Quando se passam muitos dias num hospital, como visita neste caso, vamo-nos apercebendo dos pequenos e grandes dramas de cada doente. Passa muita gente pelas camas dos hospitais, a maior parte de breve passagem, mas nos que vão ficando vamos encontrando semelhanças, que afinal nos fazem muito iguais uns aos outros.
Falo de um caso particular. Uma mulher, com mais de sessenta anos, está no hospital há cerca de um mês. A cada dia que passa, com cada conversa que se enceta, verifico que esta mulher é como uma âncora que prende o barco da sua família ao chão, num mar raso, onde é possível combater as ondas, ver a margem e manter-se à tona.

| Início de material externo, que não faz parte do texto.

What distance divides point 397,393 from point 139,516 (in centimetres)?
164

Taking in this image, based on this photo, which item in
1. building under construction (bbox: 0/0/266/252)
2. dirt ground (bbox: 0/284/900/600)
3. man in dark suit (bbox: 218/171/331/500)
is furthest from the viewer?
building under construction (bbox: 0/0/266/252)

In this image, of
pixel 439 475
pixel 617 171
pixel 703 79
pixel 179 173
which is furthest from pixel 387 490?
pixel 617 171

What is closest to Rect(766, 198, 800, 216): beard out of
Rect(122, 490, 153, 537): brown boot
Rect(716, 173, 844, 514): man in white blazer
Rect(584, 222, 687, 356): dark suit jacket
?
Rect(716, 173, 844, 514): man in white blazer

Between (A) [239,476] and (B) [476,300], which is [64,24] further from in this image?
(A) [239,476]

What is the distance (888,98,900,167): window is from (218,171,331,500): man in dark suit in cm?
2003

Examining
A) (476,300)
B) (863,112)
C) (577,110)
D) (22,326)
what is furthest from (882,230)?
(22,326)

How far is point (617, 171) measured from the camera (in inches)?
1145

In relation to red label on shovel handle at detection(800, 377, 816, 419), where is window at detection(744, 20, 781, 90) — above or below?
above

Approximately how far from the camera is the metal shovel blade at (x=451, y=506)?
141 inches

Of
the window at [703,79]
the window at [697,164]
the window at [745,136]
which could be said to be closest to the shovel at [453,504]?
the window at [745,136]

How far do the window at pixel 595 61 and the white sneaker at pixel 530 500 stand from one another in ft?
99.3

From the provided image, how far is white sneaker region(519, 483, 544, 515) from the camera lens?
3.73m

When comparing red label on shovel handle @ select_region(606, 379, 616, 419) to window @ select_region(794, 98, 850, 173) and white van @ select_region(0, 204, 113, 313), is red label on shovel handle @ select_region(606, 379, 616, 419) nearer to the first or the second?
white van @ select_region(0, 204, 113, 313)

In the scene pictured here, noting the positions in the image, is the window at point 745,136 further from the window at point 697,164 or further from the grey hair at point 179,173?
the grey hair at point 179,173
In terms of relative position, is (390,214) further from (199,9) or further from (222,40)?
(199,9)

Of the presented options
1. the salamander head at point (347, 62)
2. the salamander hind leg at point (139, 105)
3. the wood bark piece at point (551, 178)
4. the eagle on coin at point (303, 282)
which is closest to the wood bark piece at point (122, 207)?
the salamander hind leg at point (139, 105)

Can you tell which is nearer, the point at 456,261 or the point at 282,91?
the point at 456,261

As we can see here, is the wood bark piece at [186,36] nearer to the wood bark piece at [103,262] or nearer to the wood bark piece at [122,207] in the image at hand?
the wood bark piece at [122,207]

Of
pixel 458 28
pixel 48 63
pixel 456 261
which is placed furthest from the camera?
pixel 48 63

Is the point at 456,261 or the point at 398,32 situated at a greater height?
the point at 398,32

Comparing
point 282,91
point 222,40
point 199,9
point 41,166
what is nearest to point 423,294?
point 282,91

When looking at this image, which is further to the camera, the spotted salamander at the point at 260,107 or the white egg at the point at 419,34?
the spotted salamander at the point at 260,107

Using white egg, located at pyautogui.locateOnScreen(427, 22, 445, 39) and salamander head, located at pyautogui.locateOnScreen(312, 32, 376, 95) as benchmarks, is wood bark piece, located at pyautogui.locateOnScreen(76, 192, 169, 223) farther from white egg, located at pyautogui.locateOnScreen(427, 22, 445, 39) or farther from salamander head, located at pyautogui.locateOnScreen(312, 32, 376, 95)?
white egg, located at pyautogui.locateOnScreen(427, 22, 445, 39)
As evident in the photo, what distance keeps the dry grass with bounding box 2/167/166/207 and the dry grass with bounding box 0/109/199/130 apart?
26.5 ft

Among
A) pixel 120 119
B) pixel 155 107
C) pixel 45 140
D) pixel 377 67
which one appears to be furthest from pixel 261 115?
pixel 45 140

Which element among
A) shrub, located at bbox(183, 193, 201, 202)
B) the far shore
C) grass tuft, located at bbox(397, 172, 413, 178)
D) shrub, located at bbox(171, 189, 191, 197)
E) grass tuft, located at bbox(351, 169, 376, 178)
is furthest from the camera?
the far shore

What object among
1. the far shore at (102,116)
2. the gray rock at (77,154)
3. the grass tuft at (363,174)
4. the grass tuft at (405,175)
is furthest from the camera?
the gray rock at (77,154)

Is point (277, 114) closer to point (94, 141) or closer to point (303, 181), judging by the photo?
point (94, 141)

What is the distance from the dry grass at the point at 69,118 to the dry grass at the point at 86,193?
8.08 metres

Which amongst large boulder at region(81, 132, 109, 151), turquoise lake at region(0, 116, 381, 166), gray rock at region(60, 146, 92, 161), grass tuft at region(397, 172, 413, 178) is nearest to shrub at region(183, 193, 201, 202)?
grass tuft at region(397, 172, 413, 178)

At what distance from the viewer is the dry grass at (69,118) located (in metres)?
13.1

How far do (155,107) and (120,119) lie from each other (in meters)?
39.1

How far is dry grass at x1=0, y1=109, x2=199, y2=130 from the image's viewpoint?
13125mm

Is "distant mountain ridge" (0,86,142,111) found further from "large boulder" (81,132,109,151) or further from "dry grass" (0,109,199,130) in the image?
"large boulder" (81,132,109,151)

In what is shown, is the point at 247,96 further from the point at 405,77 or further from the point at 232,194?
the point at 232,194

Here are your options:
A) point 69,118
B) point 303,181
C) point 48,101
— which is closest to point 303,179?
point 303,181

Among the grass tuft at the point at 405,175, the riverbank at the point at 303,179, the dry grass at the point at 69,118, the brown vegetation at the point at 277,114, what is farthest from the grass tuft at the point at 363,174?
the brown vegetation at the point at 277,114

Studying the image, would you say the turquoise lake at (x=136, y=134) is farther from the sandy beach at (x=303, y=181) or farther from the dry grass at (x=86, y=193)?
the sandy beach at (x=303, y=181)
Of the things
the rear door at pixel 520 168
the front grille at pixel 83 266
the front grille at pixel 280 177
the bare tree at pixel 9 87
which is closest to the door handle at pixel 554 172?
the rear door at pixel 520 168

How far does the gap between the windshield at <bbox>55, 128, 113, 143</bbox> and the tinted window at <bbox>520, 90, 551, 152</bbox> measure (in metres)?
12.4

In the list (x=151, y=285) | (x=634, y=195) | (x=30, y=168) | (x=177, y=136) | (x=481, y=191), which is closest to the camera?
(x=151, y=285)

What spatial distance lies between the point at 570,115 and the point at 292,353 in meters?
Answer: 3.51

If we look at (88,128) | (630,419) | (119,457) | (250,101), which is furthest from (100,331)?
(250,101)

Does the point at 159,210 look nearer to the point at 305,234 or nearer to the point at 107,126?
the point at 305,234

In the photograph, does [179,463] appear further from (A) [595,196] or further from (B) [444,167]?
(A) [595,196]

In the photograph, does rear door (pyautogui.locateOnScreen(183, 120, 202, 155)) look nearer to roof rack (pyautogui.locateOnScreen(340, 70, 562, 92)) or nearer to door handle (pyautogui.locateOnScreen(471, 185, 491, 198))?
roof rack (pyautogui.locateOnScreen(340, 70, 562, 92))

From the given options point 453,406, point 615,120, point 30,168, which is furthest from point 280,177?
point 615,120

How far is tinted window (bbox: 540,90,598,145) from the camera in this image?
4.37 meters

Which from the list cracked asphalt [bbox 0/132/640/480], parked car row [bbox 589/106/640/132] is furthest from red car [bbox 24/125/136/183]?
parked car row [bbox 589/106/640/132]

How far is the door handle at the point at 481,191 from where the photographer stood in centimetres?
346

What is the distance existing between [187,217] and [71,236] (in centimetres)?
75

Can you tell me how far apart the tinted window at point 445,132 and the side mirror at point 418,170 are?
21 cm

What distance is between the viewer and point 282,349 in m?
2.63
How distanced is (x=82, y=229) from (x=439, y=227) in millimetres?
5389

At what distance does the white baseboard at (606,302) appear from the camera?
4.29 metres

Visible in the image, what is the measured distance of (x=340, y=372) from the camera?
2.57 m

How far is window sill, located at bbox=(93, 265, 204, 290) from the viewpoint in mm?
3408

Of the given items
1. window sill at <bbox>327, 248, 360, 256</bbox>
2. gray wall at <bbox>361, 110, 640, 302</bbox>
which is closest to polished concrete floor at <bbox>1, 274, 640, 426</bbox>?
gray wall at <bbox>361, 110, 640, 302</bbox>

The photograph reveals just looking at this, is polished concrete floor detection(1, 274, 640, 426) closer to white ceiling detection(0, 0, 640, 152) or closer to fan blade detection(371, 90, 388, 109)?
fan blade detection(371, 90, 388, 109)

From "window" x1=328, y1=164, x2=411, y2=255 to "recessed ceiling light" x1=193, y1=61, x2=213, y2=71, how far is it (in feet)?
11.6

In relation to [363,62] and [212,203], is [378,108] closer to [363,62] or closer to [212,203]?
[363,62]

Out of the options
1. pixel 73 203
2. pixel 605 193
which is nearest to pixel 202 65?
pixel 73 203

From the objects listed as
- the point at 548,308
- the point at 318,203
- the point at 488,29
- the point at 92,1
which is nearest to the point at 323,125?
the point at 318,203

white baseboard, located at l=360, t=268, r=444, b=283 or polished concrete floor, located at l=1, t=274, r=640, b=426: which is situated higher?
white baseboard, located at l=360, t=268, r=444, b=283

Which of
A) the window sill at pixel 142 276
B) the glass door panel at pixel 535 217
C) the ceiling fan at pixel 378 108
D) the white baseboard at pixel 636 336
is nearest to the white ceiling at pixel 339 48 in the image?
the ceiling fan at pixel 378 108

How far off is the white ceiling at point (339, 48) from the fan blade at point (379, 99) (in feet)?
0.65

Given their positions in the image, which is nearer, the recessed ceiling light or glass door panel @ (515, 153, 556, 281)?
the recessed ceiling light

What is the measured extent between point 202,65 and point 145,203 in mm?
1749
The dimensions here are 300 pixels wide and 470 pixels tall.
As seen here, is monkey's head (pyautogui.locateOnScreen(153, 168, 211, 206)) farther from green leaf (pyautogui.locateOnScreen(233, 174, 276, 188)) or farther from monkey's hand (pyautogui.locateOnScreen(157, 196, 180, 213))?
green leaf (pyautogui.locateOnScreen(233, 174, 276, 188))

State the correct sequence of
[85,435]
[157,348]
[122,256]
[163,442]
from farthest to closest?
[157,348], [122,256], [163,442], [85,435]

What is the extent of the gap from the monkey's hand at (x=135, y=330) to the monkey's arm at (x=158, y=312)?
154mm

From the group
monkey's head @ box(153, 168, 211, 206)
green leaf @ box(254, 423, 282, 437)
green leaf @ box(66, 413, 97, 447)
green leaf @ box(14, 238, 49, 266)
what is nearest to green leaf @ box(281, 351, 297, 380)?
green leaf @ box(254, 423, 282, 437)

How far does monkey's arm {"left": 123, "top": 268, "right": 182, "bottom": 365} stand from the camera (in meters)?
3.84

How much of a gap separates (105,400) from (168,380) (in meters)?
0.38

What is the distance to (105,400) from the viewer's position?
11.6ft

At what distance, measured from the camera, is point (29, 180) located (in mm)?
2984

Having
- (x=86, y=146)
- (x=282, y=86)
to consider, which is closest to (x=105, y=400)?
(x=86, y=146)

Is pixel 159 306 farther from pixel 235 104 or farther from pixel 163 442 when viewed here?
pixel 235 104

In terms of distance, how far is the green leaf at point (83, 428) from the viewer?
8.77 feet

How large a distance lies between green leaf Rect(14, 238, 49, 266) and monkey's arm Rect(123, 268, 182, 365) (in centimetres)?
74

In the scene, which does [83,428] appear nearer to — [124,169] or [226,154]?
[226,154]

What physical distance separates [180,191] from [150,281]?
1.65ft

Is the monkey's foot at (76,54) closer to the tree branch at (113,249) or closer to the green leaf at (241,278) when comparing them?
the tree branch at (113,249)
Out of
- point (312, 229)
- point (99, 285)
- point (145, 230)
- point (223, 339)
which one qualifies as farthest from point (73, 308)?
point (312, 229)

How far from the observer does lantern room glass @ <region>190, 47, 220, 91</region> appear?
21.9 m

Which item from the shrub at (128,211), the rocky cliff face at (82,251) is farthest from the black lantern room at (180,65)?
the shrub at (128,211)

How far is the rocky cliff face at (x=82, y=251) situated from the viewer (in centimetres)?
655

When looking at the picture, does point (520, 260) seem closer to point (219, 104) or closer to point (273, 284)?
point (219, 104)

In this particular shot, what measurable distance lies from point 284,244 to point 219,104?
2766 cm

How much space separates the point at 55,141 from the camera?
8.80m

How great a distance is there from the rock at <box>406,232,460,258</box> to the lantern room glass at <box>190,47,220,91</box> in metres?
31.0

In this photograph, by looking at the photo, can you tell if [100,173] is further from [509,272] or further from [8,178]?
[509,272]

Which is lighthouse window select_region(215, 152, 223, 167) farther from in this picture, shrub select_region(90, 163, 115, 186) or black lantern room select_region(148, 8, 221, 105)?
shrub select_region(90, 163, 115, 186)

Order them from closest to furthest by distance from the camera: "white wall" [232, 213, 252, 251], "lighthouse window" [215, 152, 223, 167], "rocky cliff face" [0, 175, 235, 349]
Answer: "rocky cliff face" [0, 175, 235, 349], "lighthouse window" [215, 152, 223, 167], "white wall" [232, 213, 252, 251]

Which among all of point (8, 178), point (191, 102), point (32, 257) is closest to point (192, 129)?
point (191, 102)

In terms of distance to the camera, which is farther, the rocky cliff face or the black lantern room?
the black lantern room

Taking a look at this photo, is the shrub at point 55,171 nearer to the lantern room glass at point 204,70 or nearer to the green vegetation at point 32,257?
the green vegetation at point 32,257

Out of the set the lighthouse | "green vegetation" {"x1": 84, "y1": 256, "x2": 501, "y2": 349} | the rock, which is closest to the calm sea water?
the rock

Sem esta âncora, o barco segue à deriva, encalha de vez em quando, atravessa grandes tempestades sem conhecer a arte de bolinar. Sem o peso que prende à terra, o mar entra no barco, não serve de nada pescar porque não há quem cozinhe, as velas são desfraldadas no tempo errado e o sol torra as peles que não sabem quando se abrigar.
Sobrevive-se, claro, que nisso o ser humano é especialista, mas vive-se pouco e apenas quando não há ondulação e enquanto houver água potável a bordo.
Mas quando os marinheiros perceberem que esta âncora está ferrugenta, tanto que se pode desfazer a qualquer momento, que precisa de ser arranjada, mas que vai levar muito tempo, vão tentar usar os seus próprios corpos como fateixa...e não vão conseguir.
Estes marinheiros, que encontravam sempre um porto seguro, vão ter que usar outro nónio, mesmo que a âncora volte a ter a mesma força...porque esta provação é apenas um ensaio.